-- Requirement 1 --
From the alloimmunization study, reproduce the passage starting with "In this study, a" and going on through "(P-value > 0.05).".
-- Requirement 2 --
In the alloimmunization study, where were the thalassemic patients registered?

Study of red blood cell alloimmunization in multitransfused thalassemic children of Jammu region.

INTRODUCTION

Thalassemia is one of the most common genetic disorder of hemoglobin synthesis in Jammu region. Although RBC transfusion is life saving for these patients, it may be associated with some complications like RBC alloimmunization. Thus, the aim of this study was to determine the frequency of alloimmunization and the most common alloantibodies involved.

MATERIAL AND METHODS

This was a descriptive study involving a total of 70 thalassemic patients in the age range of 2-17 years receiving regular blood transfusions, registered at SMGS Blood Bank, Jammu. Relevant clinical and laboratory data was collected with reference to age at the start of transfusions, total number of transfusions received and splenectomy status. Antibodies screening, antibody identification, and cross matching was done on allpatient samples included in the study, during the period between November 2009 and October 2010.

RESULTS

In this study, a total of six alloantibodies six patients (8.5%) and one autoantibody (1.42%) was detected. All identified alloantibodies belonged to Rh system (i.e. anti-E, in 3 patients (50%), anti D, in one patient (16.66%)) and Kell system (anti-K, in two patients (33.34%)). Higher frequency of alloimmunization was found, with increase in number of transfusions and in those who received transfusions after 1 year of age. Alloimmunization was not significantly associated with gender and splenectomy status (P-value > 0.05).

-- Extracted information --
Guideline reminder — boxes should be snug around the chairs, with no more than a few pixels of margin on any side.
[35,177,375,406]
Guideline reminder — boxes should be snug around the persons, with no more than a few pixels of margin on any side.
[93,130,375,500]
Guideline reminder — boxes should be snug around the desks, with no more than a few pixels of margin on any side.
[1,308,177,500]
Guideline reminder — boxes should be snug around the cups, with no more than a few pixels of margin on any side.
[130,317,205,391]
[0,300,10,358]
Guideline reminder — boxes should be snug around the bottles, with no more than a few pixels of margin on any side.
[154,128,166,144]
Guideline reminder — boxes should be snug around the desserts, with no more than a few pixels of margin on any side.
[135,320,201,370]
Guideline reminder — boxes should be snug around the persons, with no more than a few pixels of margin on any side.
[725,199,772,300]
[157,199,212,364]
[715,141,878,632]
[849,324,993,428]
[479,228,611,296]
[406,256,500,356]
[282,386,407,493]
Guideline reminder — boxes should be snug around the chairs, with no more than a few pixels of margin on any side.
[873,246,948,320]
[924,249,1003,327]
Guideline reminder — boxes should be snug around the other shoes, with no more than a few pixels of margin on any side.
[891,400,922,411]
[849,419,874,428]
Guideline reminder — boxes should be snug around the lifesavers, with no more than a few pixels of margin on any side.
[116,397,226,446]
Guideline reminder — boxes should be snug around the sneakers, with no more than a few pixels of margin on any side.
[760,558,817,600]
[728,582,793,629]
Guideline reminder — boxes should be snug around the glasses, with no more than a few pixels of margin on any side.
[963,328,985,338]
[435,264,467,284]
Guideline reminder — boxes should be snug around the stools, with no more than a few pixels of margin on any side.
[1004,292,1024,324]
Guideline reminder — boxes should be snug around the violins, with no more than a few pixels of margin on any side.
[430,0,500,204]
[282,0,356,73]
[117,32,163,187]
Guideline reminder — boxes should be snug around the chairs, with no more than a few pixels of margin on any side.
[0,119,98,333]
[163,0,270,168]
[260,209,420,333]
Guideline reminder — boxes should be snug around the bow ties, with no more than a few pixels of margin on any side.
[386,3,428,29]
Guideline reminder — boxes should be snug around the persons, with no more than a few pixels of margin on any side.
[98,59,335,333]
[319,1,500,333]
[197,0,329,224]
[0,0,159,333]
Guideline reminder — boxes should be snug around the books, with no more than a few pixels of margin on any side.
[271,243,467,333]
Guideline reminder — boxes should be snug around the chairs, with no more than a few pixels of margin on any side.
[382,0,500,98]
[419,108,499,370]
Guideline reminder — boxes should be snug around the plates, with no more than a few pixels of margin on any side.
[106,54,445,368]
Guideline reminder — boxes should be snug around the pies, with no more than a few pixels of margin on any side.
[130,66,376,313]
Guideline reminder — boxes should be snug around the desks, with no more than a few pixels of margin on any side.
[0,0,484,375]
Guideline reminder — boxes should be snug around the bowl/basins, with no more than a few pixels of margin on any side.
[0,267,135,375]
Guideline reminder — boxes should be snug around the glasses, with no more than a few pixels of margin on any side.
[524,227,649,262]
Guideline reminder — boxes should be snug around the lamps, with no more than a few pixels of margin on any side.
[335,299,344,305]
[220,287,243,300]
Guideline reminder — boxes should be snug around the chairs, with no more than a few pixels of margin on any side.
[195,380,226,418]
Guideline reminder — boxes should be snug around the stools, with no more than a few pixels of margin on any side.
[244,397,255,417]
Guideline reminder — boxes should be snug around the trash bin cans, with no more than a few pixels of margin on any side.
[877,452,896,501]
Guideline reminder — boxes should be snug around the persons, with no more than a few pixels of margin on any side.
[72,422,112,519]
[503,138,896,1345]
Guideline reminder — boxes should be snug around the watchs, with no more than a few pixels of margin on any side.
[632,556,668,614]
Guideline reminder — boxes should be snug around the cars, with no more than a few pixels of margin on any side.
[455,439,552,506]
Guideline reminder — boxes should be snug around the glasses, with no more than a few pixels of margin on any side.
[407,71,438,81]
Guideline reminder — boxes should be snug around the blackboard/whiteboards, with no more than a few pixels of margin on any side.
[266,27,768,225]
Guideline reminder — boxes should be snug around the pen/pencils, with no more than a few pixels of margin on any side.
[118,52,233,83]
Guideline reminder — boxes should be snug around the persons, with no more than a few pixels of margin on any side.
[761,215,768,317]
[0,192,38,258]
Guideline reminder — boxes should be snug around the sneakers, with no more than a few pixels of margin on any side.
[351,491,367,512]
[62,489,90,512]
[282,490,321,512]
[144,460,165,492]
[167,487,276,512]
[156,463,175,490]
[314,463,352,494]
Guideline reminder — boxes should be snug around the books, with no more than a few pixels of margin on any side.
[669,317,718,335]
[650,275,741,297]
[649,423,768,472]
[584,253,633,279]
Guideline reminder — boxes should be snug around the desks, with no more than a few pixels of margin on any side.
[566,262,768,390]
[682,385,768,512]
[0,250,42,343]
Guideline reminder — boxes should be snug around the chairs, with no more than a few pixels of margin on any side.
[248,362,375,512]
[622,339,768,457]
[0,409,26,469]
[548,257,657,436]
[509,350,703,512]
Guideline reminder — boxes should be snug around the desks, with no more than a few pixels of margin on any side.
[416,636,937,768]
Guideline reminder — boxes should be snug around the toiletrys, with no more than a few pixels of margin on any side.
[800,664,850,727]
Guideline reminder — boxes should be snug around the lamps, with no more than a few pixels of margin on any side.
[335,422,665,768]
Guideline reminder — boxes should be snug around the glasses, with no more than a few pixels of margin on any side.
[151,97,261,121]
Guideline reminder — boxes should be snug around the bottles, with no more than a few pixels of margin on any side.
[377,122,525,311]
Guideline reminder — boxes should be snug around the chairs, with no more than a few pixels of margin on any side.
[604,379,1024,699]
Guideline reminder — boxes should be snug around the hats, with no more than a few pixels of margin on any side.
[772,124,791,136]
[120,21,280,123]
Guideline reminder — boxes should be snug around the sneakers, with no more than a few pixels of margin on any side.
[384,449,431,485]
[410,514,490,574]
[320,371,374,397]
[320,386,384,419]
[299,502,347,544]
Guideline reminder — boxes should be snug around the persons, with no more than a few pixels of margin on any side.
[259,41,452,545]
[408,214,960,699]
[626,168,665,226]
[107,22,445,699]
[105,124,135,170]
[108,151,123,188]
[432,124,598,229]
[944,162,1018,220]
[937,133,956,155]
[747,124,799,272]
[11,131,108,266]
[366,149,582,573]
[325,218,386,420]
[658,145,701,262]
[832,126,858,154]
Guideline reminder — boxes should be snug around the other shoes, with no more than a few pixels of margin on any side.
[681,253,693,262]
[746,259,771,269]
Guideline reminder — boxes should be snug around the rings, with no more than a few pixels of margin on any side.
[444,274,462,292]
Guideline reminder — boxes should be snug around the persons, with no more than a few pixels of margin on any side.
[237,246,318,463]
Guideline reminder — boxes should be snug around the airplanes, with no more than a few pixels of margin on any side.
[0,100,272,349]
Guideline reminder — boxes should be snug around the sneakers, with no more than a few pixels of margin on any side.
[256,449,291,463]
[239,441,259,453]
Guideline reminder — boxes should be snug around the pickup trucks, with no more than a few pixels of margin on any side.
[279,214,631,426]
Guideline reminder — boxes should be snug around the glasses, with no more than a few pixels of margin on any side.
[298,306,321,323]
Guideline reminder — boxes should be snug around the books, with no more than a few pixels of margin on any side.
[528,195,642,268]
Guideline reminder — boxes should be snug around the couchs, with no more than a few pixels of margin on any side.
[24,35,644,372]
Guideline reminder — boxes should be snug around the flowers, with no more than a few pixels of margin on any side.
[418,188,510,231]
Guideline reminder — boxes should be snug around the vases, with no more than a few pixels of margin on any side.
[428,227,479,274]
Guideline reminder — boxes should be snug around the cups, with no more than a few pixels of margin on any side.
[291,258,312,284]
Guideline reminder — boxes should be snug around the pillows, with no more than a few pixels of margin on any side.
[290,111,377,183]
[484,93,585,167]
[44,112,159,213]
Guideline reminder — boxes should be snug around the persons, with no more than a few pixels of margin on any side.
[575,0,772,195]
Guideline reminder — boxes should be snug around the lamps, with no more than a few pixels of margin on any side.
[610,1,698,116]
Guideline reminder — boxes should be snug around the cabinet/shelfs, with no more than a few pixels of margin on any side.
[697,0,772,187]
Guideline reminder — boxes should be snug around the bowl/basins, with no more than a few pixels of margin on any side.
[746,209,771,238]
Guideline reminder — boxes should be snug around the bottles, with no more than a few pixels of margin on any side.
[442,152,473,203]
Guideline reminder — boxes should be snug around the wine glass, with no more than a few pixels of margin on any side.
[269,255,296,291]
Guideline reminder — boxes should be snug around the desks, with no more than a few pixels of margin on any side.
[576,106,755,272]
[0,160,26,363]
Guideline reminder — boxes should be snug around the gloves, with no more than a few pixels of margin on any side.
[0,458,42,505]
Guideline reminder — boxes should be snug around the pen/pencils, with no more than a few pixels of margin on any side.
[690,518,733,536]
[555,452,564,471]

-- Exercise answer 1 --
In this study, a total of six alloantibodies six patients (8.5%) and one autoantibody (1.42%) was detected. All identified alloantibodies belonged to Rh system (i.e. anti-E, in 3 patients (50%), anti D, in one patient (16.66%)) and Kell system (anti-K, in two patients (33.34%)). Higher frequency of alloimmunization was found, with increase in number of transfusions and in those who received transfusions after 1 year of age. Alloimmunization was not significantly associated with gender and splenectomy status (P-value > 0.05).

-- Exercise answer 2 --
SMGS Blood Bank, Jammu.